Sunday, September 4, 2011

Human Rights

So, I was sitting in class when one of my co-teachers walks in and asks if her students can use the classroom. I was supposed to be doing lesson planning. So, I really didn't need the classroom. I continued to work on my lessons while students wrote about Human Rights. What about Human Rights? Anything. Most of them drew pictures (I mean comics) on their papers. One or two of the forty students in the room actually wrote an essay about Human Rights.
For forty of the forty-five minutes of class, I kept doing my lesson plans. For the last five, I decided to write my own declaration of human rights. Why? Because...
Anyways, this is what I wrote...


Human Rights



Student Name and Number: 강동원--160116



To discuss any topic of human rights, I feel it is necessary
to start with the basic tenets of my philosophy.
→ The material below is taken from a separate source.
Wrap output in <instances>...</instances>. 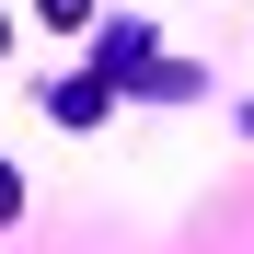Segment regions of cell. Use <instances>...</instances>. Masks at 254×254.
Wrapping results in <instances>:
<instances>
[{"instance_id": "obj_1", "label": "cell", "mask_w": 254, "mask_h": 254, "mask_svg": "<svg viewBox=\"0 0 254 254\" xmlns=\"http://www.w3.org/2000/svg\"><path fill=\"white\" fill-rule=\"evenodd\" d=\"M12 208H23V174H12V162H0V220H12Z\"/></svg>"}]
</instances>
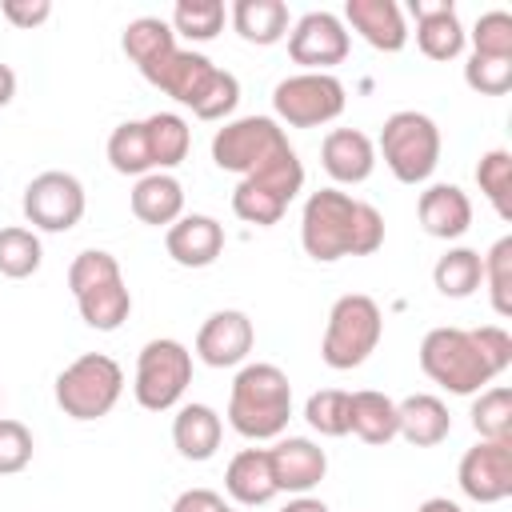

First, a person owns his or her own body. If we did not then the concept of human
rights, itself, is negated.



Second, a person owns the product of his or her own
work. If we did not then the concept of
ownership and, thus, the right to own the food or water we eat or drink would
be negated.



The best philosophical statements that I have found that
does not harm the first two principles is this: “everyone has the right to do
whatever they want”. In any given
situation, one must ask themselves if everyone in the given situation has done
something that they didn’t want to. If
not, then no rights have been violated.
If so, then rights have been violated.



Murder is wrong because it violates the concept of human
rights, itself.



Theft is wrong because it violates the second tenet of my
philosophy.



Theft is just the taking of something that someone did not
want to give.



However, if theft is wrong, what is taxation?



Surely, there are people who do not want to give money to
the government for some or all of the services that government presumes to
offer.



Is this not theft?



Is government somehow different because it is made of many
people? I would say no.



If a group of people doing something could make an action
correct, would not gang murder be permissible?



To me, the size or title of the person or people who do an
action makes no difference as to the justice of the action.



The only question as to the justice of a situation is
whether or not the people involved in the situation did anything that was
against their own volition.

Now, while I think that this is a good statement on Human Rights, I have to ask myself...

How dare I become involved in the forced detention of human beings for 7 hours a day?

--Matt W.

Note: Ayn Rand, Murray Rothbard, and Walter Block have helped create this statement far more than my own mind. I just put it in my own words.